Challenge =
Could you copy out the part of the listing that opens with the line containing "Considering this photo, considering" and closes with the line containing "How big is the", changing "white wall" to "gray wall" and keeping everything else the same?

Entries =

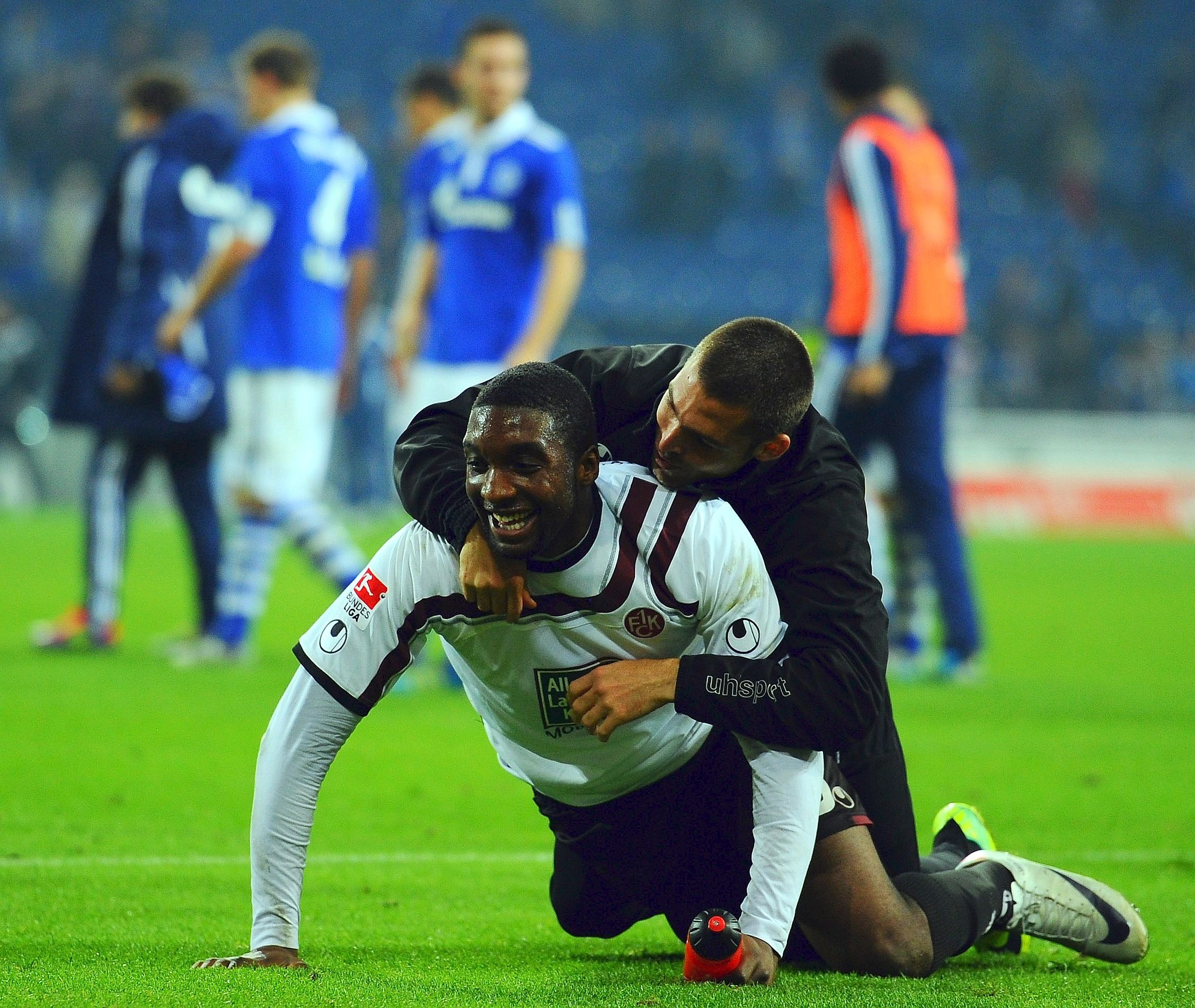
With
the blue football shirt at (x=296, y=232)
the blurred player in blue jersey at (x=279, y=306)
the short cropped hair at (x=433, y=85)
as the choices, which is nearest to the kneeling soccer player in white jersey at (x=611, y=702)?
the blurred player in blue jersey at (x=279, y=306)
...
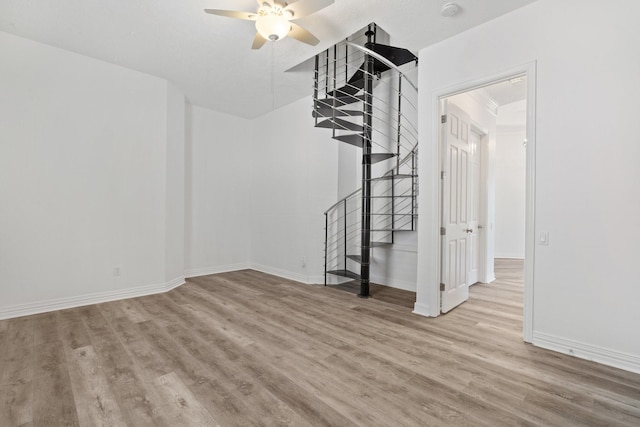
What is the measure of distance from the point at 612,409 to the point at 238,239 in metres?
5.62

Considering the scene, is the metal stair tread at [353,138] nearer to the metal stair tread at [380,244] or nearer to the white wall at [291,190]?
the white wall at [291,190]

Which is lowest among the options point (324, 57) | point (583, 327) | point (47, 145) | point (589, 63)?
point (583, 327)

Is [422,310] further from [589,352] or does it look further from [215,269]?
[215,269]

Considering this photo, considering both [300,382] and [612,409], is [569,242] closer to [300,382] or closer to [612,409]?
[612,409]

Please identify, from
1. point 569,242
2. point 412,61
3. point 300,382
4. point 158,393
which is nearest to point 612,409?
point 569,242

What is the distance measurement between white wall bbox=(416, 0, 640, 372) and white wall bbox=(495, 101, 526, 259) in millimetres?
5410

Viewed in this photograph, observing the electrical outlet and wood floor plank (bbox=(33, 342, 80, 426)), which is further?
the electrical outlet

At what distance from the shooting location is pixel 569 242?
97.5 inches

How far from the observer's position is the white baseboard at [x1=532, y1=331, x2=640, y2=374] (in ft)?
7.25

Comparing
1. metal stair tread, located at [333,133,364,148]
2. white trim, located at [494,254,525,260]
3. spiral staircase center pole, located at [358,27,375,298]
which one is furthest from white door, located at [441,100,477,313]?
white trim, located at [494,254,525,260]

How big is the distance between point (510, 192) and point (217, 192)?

The response =
Considering this photo, considering both [300,382] and [612,409], is [569,242] closer to [300,382] or closer to [612,409]?
[612,409]

Please identify, from
1. point 569,242
2. point 412,61
3. point 300,382
4. point 158,393
which is nearest to point 612,409?
point 569,242

What is the distance measurement between gray wall bbox=(416, 0, 640, 372) and gray wall bbox=(495, 101, 526, 259) in millimetres?
5410

Viewed in this photograph, observing the electrical outlet and wood floor plank (bbox=(33, 342, 80, 426)), which is further?
the electrical outlet

At what distance from the shooting location is pixel 569 242?
97.5 inches

How far from the observer's position is the white baseboard at [x1=532, y1=331, x2=640, y2=374] (in ft)?
7.25

Comparing
1. metal stair tread, located at [333,133,364,148]
2. white trim, located at [494,254,525,260]
3. spiral staircase center pole, located at [358,27,375,298]
which one is furthest from white door, located at [441,100,477,313]?
white trim, located at [494,254,525,260]

How big is the distance between point (510, 192) and point (217, 192)?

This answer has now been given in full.